There have been several alarming stories in recent days about how Juniper Ridge Landfill, owned by the state and managed by Casella Waste Systems, is refusing to accept sludge from several wastewater treatment facilities, putting our municipalities in an untenable situation. The cause, according to Casella, is that the company is no longer allowed to use bulky waste from out of state to stabilize the landfill. Instead of coming up with solutions, Casella has decided to hold our communities hostage in the name of profit.

An employee of Ferreira Trucking gets ready to head off after pumping a load of sewage sludge from Scarborough Sanitary District on March 1. Superintendent David Hughes said that the truck was supposed to come Feb. 24 to pump the sludge that has continued to pile up at the plant. “If the truck didn’t show, I would’ve had to start making some rash decisions on what to do,” Hughes said. Brianna Soukup/Staff Photographer

Maine’s government acted responsibly by enacting L.D. 1911 to stop future contamination of farmland and drinking water by banning the land application of PFAS-laden sludge. We also enacted L.D. 1639 to save limited state-owned landfill space for Mainers by halting the disposal of construction debris from out of state. During the committee hearings on these bills last session – bills that Casella claims are responsible for the lack of stability at Juniper Ridge Landfill – I repeatedly asked for information from Casella about their business practices and financials. This is information Maine taxpayers have a right to know about the landfill they own.

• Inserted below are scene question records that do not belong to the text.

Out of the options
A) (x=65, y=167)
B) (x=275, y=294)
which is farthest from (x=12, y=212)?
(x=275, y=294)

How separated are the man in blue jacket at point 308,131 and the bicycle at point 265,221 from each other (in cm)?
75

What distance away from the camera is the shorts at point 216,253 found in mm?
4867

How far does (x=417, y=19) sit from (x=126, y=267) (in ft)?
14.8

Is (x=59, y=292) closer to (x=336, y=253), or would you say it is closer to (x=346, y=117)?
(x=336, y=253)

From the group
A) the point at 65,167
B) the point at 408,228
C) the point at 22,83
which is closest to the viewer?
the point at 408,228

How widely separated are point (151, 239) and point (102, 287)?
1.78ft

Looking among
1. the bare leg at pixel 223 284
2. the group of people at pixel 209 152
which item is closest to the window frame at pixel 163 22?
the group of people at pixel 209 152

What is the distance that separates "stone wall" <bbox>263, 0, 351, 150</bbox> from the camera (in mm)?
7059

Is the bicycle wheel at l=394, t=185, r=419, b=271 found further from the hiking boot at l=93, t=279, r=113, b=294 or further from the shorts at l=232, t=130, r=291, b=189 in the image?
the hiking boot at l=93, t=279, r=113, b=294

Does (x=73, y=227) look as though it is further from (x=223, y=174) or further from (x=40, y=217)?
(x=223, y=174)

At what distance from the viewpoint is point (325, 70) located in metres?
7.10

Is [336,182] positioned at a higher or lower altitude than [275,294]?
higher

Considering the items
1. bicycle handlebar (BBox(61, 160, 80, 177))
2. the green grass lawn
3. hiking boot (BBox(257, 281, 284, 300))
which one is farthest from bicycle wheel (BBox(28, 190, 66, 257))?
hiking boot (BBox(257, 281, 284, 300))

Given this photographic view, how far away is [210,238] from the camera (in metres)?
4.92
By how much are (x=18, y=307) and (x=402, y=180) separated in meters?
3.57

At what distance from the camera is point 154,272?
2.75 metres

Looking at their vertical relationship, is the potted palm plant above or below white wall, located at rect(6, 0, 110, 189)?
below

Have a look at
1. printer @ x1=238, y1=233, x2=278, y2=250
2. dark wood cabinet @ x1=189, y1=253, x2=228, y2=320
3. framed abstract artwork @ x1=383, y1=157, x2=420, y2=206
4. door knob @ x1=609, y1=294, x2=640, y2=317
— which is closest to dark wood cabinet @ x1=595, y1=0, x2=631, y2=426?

In 2004, Casella entered into a 30-year contract with the state’s General Services Administration to operate this landfill. Our right to know did not end with the signing of this contract. Policymakers can’t make good decisions if relevant information is kept from them. As the consequences of widespread PFAS contamination have become clearer, the financial underpinnings of our solid waste policies have become murkier. Casella refused to provide critical information to the committee then; the company is no more forthcoming today.

Are the dramatic rate increases Casella is imposing on municipalities justified? What is the actual cost of using alternative bulking materials to ensure landfill stability compared to what Casella is paid to take construction and demolition debris from out of state? What is a fair rate for Casella to charge municipalities to manage sludge?

Right now, communities are in a take-it-or-leave-it situation. Casella’s business is essentially a public utility, but the Public Utilities Commission does not regulate it and it has not volunteered to share financial information the PUC would routinely require.

Landfill management is complex and important. Casella services around three dozen sewer treatment facilities in the state out of the roughly 41 that are licensed to manage biosolids. That puts Casella in a huge position of power over the majority of our wastewater treatment facilities here in Maine and across New England. There are no other storage options for those facilities.


What is happening with our wastewater treatment districts right now shows the danger of one company having a monopoly over goods and services. It leaves no room for price competition and limits options for customers, in this case Maine taxpayers. Without competition, a company has no reason to innovate and look for different solutions.

But there are different solutions. Casella has claimed that the increase in sludge and decrease in out-of-state bulky waste has caused instability in the landfill. Yet there are other readily available options to ensure landfill stability. Still, Casella has no reason to look for alternatives when they know that Maine’s wastewater treatment facilities have little choice but to kowtow to their demands and increased fees.

Casella is a billion-dollar corporation. In addition to being paid to manage the state-owned Juniper Ridge Landfill, it makes money from multiple landfills it owns across the region. It is long past time for the state of Maine to take a good, hard look at the iron grip Casella has on our waste options. So far, Casella appears unwilling to work together with municipalities and the Department of Environmental Protection to find solutions other than increasing fees and trying to overturn legislation that protects Mainers’ health and safety.

Without competition or effective financial oversight, the market doesn’t function as intended. Mainers deserve better.